Nach dem "Jahr der Herausforderung 2009" galt es 2010, eine "neue Balance zu finden". Vom Markt kam dabei keine Unterstützung. Zwar erholten sich die allgemeine Wirtschaft und der Konsum überraschend schnell, der textile Objektmarkt blieb aber schwach, gab sogar nochmal weiter nach. Auch Anker gelang es nicht, das klassische Objektgeschäft zu stabilisieren, vor allem das kleinere bis mittlere Objekt hat noch nicht wie erwartet angezogen. "Das sind die Margenbringer, die haben uns gefehlt". Dafür erlebte das Unternehmen in der Aviation-Sparte (Flugzeugausstattung) ein "sehr gutes Jahr, sogar ein Rekordjahr."
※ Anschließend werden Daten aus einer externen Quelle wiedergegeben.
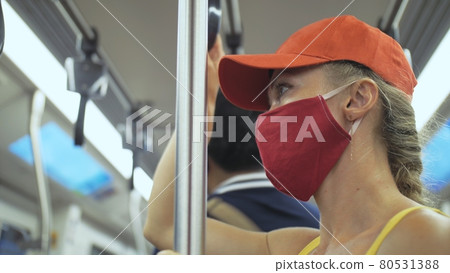 Woman travel caucasian ride at overground train airtrain with wearing protective medical mask. Girl tourist at airtrain with respirator. People mask. Woman travel caucasian ride at overground train airtrain with wearing protective medical mask. Girl tourist at airtrain with respirator. People mask. 80531388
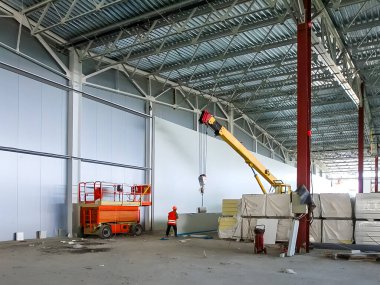 Bir inşaat işçisi, büyük bir endüstriyel binaya malzeme yerleştirilmesini denetliyor.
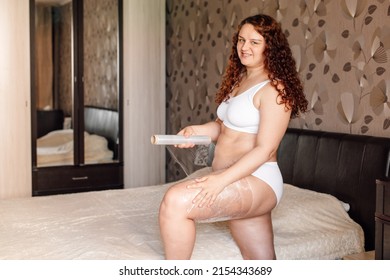 Curly Smiling Plus Size Woman In White Underwear Stand Near Bed In Bedroom And Wrap Hip With Cling Film. Fat Burning Treatment Of Thick Thighs And Legs. Weight Loss Program, Body Wrap Procedure.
Auch der Webbereich legte deutlich zu. "Hier beginnen sich unsere Aktivitäten auszuzahlen", konstatiert Technik-Geschäftsführer Gerhard Hoffe. Tuftings kränkelten dagegen, was man jedoch auf das nicht optimale Sortiment zurückführt und deshalb 2011 mit einem "Feuerwerk an Neuheiten" gegensteuert. Nach einem "sehr guten November" hoffte die Geschäftsführung Anfang Dezember noch auf einen ebensolchen Jahresabschluss. Der Umsatz 2010 kommt allerdings dennoch mit 53 Mio. EUR (Hochrechnung 2. Dezember 2010) nicht über das Vorjahresniveau hinaus, weil die ersten drei Quartale zäh liefen. Aber das ficht das Management nur peripher an, denn unter dem Strich stimmt es. "Anker macht 2010 Gewinn", verkündet Landherr und bedankt sich in diesem Zusammenhang bei der Belegschaft: "Unsere Mitarbeiter haben uns geholfen, die Krise zu meistern."

Konzept Weberei 2020

Schwarze Zahlen machen sich nicht nur besser in der Bilanz, "wir brauchen sie auch, um unsere weiteren Investitionen zu finanzieren", ergänzt der Geschäftsführer. Und da steht in diesem Jahr in Düren einiges an.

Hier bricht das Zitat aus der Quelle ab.